Friday, April 29, 2011

Intended

I was reading Slate a few days ago, and over in the sidebar was a link to a Washington Post story about Prince Harry, and even though I honestly don't give a toss about the marriage of his brother, like him a hereditarily rich and powerful person, to the woman he's been seeing on and off for the last few years, I clicked on the link anyway, because Harry is mildly interesting, because without the pressure of being groomed for kingship he appears to be doing something with his life, and also for the obvious fact that unlike his brother he looks quite literally nothing like either of his parents, and is almost certainly not the son of Prince Charles, but instead of James Hewitt.

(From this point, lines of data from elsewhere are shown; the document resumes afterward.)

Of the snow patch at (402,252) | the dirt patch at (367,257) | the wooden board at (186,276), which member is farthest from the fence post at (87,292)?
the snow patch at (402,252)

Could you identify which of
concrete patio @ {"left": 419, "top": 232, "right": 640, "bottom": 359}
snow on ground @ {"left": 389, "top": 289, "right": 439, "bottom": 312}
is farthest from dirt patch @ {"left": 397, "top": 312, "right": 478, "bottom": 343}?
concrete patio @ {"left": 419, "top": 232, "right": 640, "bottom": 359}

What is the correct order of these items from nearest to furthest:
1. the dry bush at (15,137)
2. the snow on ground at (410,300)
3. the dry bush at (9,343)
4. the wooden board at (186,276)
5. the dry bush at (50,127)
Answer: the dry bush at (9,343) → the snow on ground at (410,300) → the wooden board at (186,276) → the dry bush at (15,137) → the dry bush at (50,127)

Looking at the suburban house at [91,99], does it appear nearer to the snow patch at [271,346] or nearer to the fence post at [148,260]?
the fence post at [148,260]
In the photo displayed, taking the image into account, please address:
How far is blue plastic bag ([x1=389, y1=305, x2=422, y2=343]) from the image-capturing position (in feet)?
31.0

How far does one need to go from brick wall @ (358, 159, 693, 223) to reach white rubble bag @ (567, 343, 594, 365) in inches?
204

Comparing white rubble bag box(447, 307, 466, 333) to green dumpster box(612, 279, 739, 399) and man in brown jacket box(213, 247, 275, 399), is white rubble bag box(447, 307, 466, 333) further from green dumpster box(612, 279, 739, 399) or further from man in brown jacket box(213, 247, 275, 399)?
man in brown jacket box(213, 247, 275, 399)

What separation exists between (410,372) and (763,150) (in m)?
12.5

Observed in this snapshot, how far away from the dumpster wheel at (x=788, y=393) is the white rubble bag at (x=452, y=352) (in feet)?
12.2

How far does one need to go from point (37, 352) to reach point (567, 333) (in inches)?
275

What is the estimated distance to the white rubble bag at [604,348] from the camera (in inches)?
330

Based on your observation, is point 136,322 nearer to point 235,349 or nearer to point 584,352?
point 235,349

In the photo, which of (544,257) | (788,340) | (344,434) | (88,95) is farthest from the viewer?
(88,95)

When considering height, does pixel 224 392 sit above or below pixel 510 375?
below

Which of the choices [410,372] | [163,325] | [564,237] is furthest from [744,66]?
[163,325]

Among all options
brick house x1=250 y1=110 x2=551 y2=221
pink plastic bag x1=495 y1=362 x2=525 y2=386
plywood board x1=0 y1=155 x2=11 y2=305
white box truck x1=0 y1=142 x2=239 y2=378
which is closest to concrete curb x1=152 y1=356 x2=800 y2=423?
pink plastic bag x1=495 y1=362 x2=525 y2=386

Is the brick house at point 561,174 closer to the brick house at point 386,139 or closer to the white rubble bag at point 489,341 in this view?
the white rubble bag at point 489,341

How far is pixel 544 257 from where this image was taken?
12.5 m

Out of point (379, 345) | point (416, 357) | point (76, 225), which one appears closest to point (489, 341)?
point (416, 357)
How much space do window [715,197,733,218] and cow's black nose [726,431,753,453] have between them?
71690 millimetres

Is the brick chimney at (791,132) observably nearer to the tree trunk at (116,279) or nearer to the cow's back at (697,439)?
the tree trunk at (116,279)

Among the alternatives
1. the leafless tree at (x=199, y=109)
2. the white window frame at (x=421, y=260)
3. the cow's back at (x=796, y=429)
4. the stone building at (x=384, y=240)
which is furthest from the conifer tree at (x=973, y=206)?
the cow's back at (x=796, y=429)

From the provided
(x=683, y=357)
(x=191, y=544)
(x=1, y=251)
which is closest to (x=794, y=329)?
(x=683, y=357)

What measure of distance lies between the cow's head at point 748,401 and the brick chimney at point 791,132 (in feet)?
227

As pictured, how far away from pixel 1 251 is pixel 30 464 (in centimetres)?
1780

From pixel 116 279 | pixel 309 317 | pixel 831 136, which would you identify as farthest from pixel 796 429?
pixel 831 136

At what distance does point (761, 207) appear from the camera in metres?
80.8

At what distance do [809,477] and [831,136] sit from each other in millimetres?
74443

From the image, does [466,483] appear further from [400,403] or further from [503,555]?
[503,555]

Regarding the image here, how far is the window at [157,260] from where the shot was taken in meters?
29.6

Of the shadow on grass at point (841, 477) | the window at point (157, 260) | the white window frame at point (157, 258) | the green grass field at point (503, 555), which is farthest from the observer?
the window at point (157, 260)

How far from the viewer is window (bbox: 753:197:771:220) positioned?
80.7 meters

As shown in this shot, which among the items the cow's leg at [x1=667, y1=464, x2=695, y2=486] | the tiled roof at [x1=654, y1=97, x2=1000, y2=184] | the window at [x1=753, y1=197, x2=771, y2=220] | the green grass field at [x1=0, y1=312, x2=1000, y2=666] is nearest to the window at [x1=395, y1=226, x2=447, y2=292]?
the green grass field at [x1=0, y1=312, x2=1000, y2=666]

At any rate, the story had some pointless video about wedding dresses captioned as follows:

As London prepares for Britain's Prince William to marry commoner Kate Middleton, bridal shop owners are prepping for the rush of bride-to-be's who may want to copy the soon-to-be princess's style.

What the hell?

What English speaker doesn't instinctively feel that the plural of "bride-to-be" isn't "bride-to-be's", which is wrong in two ways, but "brides-to-be"? What kind of idiot wrote that? And what other idiot let it be published?

In English, it is true, the matter is not completely settled on how to pluralize a compound noun, and never will be: the most usual tack is to pluralize the noun itself, even when the word isn't hyphenated--"passersby"--but Shakespeare wrote "son-in-laws" instead of the more usual "sons-in-law", and some seemingly parallel nouns are pluralized in different ways: "attorneys general" is considered the correct form, but so is "brigadier generals", though they have exactly the same structure. The reason is that "general" is a military title, and in a title such as "brigadier general" or "major-general", both halves are considered nouns rather than one being an adjective as it is with say "governor-general", and the "general" part is the more important and therefore is the one pluralized. Some people disagree with this, so you don't need to take me to task for it if you're one of them, and in fact I don't care which plural you use. I don't even really care if you like the non-standard "passerbys" or "man-o'-wars". If I were your editor I would probably red-pencil them, but in day-to-day use? Do what you like.

Just don't ever, ever use "bride-to-be's". EVER!